If the world does move to reduce its consumption of meat and other animal products (clearly against current opposite trends, due to increasing affluence) that will impact our animal dominated agriculture.  At the same time, people still have to eat, and applying some very basic economics, e.g., that iPads are not edible, a growing world population is going to need (as in have to have) more food, so growing markets should cause prices to rise, potentially balancing out increased P prices.

Finally there is the issue of getting ‘our’ phosphorus back from our customers.  The EU report, was clearly EU focused, and as the EU is a net importer of food, and therefore P, if it can effectively recycle all its P from its sewerage and other waste streams, then, it will have more P than it needs for its own farmland.  However, with NZ producing enough food to feed 40, million people, 36 million of whom live overseas, the P in exported products will have to be shipped back again.  This is if those overseas customers are willing to return the P in the first place rather than use it for their own agricultural systems.

Clearly there are large number of known unknowns in this mix, many with complex interactions that make predictions difficult, and all of which may be further muddied by Donald Rumsfeld’s infamous unknown, unknowns.  Finally the P issues is only one of the other major societal changes required to address major global issues such climate change – some of which work with and some against the need to recycle P.  The future of phosphorus is therefore a key component of what has been described as the perfect storm of issues heading civilisations way [1].

Over in the silver lining department, there are some positives that come out of a move to the use of recycled P.  Current fossil phosphorus sources all contain a significant amount of the toxic heavy metal cadmium (Cd) that accumulates in soil and enters the food chain.  In NZ, due to our extensive use of P fertilisers, Cd levels are now reaching ‘hazardous’ levels in some soils and NZ sheep offal has Cd levels higher than recommended for human consumption.  It is very hard, and therefore expensive, to remove the Cd and other unwanted toxic elements from mined phosphate, so there is currently no grand plan on how to deal with this issue.  However, recycled phosphorus generally has low levels of such contaminants and future recycling systems can be designed to further minimise such unwanted materials.  Ironically, the need to move to recycled P could be the solution to NZ’s cadmium issue.

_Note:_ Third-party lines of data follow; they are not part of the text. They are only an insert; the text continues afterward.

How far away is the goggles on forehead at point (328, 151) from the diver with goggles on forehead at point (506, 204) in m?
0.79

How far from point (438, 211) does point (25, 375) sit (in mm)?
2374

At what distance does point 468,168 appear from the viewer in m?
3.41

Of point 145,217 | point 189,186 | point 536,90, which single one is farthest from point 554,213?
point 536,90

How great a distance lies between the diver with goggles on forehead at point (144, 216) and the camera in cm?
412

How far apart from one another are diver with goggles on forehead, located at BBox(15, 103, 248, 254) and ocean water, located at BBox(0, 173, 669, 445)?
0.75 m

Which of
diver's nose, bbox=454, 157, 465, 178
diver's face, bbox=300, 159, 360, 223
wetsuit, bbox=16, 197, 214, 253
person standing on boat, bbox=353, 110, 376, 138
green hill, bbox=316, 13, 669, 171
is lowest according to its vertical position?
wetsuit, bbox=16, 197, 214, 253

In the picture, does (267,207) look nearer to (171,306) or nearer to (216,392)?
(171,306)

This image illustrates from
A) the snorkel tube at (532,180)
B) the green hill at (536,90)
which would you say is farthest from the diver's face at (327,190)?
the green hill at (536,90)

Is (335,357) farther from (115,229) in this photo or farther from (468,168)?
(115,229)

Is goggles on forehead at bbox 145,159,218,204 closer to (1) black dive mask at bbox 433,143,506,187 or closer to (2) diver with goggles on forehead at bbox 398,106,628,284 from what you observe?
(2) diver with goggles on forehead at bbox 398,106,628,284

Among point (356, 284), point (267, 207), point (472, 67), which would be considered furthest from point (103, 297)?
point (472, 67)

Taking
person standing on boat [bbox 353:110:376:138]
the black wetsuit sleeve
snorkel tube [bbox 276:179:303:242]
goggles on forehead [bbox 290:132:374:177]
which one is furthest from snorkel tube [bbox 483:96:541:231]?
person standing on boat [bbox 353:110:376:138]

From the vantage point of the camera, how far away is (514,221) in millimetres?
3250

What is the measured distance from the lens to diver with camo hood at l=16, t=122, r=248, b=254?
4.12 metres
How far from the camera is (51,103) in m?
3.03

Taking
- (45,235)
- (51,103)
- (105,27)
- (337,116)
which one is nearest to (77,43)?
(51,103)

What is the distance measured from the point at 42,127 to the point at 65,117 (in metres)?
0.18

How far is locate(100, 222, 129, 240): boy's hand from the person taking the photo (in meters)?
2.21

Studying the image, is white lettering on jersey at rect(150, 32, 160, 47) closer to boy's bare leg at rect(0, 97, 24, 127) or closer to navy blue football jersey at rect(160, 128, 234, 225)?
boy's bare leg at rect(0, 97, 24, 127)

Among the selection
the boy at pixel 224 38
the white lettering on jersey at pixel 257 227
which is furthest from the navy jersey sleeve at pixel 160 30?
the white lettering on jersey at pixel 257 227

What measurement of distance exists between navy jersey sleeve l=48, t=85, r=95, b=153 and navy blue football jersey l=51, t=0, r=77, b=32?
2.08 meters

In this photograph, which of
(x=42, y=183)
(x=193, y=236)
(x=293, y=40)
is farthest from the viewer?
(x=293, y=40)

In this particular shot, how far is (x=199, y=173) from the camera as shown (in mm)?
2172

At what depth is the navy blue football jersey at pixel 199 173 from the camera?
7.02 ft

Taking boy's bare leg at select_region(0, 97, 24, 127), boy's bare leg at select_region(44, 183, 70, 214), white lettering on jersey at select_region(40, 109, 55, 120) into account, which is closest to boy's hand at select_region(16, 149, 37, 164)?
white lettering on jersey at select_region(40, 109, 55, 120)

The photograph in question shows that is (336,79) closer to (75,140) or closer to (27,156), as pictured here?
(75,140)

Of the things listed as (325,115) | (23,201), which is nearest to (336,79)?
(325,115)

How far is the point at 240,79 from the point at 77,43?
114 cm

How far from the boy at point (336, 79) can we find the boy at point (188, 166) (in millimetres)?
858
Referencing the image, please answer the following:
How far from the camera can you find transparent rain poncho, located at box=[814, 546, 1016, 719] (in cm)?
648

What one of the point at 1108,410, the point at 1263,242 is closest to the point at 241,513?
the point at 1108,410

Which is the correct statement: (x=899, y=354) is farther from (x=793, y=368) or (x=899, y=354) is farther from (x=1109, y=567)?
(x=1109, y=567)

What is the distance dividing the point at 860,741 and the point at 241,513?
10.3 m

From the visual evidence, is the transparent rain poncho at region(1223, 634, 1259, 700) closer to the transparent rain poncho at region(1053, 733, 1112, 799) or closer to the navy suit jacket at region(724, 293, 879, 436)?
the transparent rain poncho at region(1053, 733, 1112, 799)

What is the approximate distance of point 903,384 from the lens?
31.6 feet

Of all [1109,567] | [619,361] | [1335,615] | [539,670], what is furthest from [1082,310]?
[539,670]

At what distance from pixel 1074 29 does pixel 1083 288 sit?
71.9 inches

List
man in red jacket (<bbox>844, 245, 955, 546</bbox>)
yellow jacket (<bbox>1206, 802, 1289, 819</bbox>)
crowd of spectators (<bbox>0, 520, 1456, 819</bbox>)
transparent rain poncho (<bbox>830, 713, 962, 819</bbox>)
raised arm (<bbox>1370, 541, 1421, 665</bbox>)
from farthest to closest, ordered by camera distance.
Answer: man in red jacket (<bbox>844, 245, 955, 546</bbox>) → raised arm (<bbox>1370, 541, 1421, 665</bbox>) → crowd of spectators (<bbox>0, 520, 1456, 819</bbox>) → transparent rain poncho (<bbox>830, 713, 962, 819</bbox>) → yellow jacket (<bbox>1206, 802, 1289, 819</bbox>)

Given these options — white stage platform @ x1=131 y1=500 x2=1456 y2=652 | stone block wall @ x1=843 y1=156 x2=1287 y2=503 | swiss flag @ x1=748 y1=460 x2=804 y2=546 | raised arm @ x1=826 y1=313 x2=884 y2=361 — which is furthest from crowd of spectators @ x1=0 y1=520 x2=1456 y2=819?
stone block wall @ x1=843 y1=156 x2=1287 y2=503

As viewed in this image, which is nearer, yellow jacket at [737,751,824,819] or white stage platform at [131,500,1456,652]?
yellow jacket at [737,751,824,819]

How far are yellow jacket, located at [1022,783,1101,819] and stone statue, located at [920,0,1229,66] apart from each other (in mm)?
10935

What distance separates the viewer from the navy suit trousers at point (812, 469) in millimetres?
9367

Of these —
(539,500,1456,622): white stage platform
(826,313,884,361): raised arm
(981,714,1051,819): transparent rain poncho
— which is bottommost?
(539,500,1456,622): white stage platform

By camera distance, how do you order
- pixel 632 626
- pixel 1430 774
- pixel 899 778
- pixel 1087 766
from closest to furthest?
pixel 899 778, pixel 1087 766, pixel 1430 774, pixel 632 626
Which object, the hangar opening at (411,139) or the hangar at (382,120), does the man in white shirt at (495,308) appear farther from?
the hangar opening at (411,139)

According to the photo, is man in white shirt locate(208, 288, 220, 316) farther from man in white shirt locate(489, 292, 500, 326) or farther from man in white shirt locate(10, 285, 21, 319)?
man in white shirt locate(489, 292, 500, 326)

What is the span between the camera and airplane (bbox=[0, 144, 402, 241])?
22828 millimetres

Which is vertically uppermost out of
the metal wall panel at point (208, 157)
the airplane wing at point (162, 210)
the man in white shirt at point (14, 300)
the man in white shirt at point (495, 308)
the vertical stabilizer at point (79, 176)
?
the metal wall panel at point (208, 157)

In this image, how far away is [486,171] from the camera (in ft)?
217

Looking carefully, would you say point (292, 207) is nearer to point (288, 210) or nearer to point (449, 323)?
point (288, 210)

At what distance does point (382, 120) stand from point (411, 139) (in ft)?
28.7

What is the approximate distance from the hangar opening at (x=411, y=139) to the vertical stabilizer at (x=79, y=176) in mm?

To conclude, the future of phosphorus is no longer some abstract academic argument that is far in the future.  The issue is already moving up the political agenda, as evidenced by the EU report, and the investment rush into phosphorus mines show that the financial sector believes that prices will go up, along with profits.  The future of phosphorus has therefore already started.  It is therefore increasingly important that NZ as a national and particularly farmers and growers start to understand and grapple with this vital issue.

References

1.    Beddington, J. (2009). Food, energy, water and the climate: A perfect storm of global events? London, UK: Government Office for Science. www.bis.gov.uk/assets/goscience/docs/p/perfect-storm-paper.pdf

2.    Foster, J. B. & Magdoff, F. (1998). Liebig, Marx, and the depletion of soil fertility: relevance for today’s agriculture. Monthly Review, 50(3), 32. webarchive.nationalarchives.gov.uk/ukgwa/20121212135622/http://www.bis.gov.uk/assets/goscience/docs/p/perfect-storm-paper.pdf

3.    Science Communication Unit University of the West of England Bristol. (2013). Science for Environment Policy In-depth Report: Sustainable Phosphorus Use. Report produced for the European Commission DG Environment, October 2013. ec.europa.eu/science-environment-policy

Further information

Jenkins, T.A. and Jenkins, V. (2012). The future of phosphorus in agriculture and the environment. The 1st International Congress of Ecologists, University of Business Studies, Banja Luka, Bosnia and Herzegovina. pp. 1481-1497.